Le parti disposait désormais d'un vaste lieu de rencontre au centre-ville. Un lieu de verre et d'acier. Le rez-de-chaussée du bâtiment était consacré aux commerces et au café, les bureaux étaient installés au premier tandis que le deuxième et le troisième étages étaient occupés par des salles de tailles aussi diverses que leurs affectations. La grande salle des fêtes était installée au quatrième étage. Véritable vaisseau amiral de l'idéologie socialiste, cette salle pouvait accueillir jusqu'à 300 personnes. Un jour, on y jouait du théâtre et le lendemain, on y tenait un meeting.
Si chaque grande ville belge disposait de sa Maison du Peuple, celle de Bruxelles faisait référence. Non seulement pour son architecture, qui acheva d'asseoir la réputation de Victor Horta, mais aussi pour son atmosphère. Le cœur des militants, qui s'y retrouvaient lors de chaque grève, y battaient la chamade...
Destruction
Jugée démodée et menacée par la spéculation immobilière, la Maison du Peuple "fut définitivement condamnée" le 30 janvier 1964, comme le titra Le Soir ce jour-là. Le gouvernement avait signé son arrêt de mort.
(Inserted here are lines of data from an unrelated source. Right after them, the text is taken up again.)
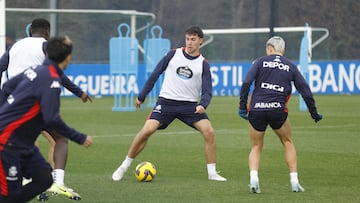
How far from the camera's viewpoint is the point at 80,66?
122 ft

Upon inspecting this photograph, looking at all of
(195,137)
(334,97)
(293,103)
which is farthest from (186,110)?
(334,97)

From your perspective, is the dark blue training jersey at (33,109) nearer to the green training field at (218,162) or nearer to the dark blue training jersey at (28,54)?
the green training field at (218,162)

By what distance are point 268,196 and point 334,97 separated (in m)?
25.0

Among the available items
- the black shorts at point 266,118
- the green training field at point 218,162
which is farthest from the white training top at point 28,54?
the black shorts at point 266,118

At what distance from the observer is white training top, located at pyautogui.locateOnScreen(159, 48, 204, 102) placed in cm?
1383

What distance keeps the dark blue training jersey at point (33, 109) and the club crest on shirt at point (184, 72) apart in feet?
16.1

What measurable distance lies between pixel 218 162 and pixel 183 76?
270 centimetres

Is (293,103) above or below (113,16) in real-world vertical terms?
below

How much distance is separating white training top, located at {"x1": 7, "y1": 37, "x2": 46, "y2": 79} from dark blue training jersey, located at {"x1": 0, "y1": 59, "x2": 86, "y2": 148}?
114 inches

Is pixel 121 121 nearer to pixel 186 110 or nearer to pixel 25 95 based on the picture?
pixel 186 110

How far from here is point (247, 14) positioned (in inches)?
1690

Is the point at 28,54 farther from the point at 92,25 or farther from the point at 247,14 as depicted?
the point at 247,14

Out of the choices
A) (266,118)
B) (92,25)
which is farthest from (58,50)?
(92,25)

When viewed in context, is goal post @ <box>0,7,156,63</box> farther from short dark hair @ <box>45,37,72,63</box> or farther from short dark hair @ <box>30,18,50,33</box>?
short dark hair @ <box>45,37,72,63</box>
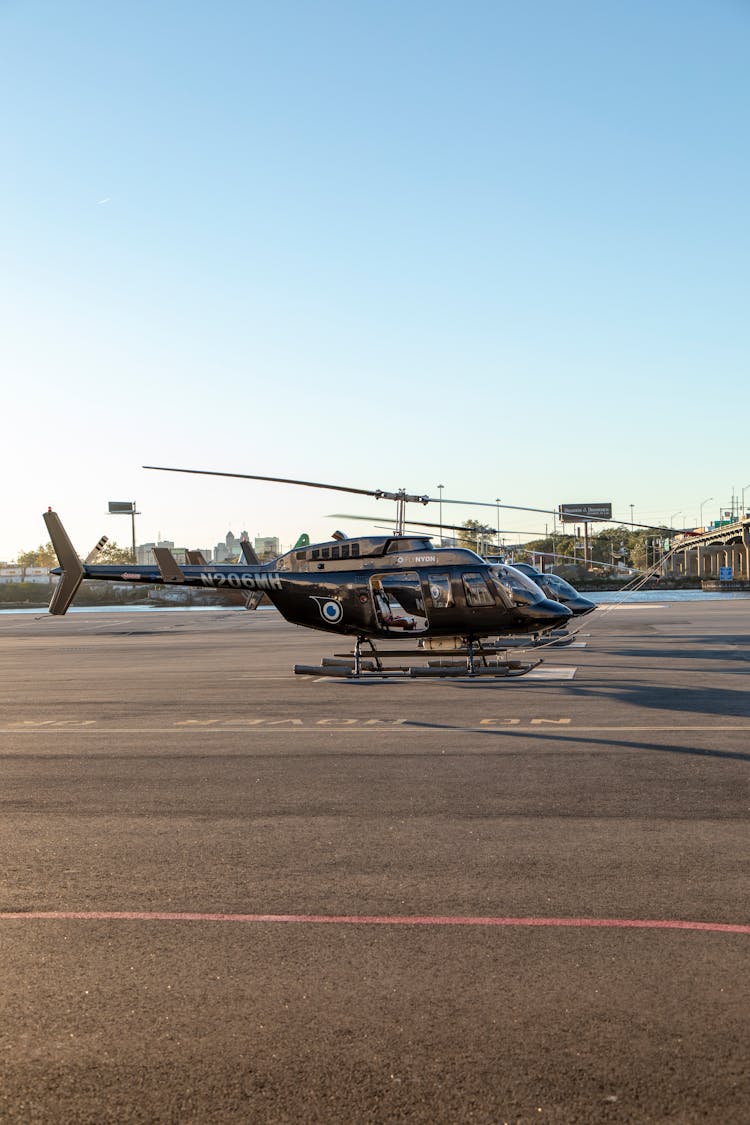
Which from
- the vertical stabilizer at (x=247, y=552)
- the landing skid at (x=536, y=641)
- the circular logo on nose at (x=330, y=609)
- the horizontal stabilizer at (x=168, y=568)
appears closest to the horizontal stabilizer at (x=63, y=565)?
the horizontal stabilizer at (x=168, y=568)

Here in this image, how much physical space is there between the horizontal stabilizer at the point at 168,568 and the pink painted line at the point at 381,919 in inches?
755

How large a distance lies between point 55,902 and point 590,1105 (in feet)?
15.1

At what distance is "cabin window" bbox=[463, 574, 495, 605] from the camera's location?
22.7m

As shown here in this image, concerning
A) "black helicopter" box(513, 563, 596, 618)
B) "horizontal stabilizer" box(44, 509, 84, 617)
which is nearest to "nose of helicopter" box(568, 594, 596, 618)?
"black helicopter" box(513, 563, 596, 618)

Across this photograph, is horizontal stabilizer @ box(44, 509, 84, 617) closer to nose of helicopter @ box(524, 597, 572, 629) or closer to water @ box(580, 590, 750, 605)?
nose of helicopter @ box(524, 597, 572, 629)

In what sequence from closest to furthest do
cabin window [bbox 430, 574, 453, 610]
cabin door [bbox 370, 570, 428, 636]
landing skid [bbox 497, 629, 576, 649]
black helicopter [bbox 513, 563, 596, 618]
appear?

Crime par excellence de la bruxellisation, la démolition de la Maison du Peuple de Victor Horta restera à tout jamais gravée comme un jour noir dans l'histoire de l'architecture. En 1965, elle est détruite pour faire place à une tour de bureau de 26 étages. Cette tour fut affublée du patronyme de son entrepreneur : Blaton. Le même qui réalisait la plupart des chantiers d'Horta. Une façon de rappeler qu'en plus d'être le pays du compromis, la Belgique est également celui du surréalisme.
Horta, ton univers impitoyable
Bien que détruite, la Maison du Peuple n'avait pas pour autant totalement disparu. A force de persuasion, les opposants à la démolition obtinrent un subside de l'Etat pour démonter et conserver quelques vestiges: le local café, la grande salle de spectacle et la salle Mateoti. Les pièces du puzzle d'acier, de pierre et de verre furent démontées et entreposées à Tervuren en attendant un hypothétique remontage.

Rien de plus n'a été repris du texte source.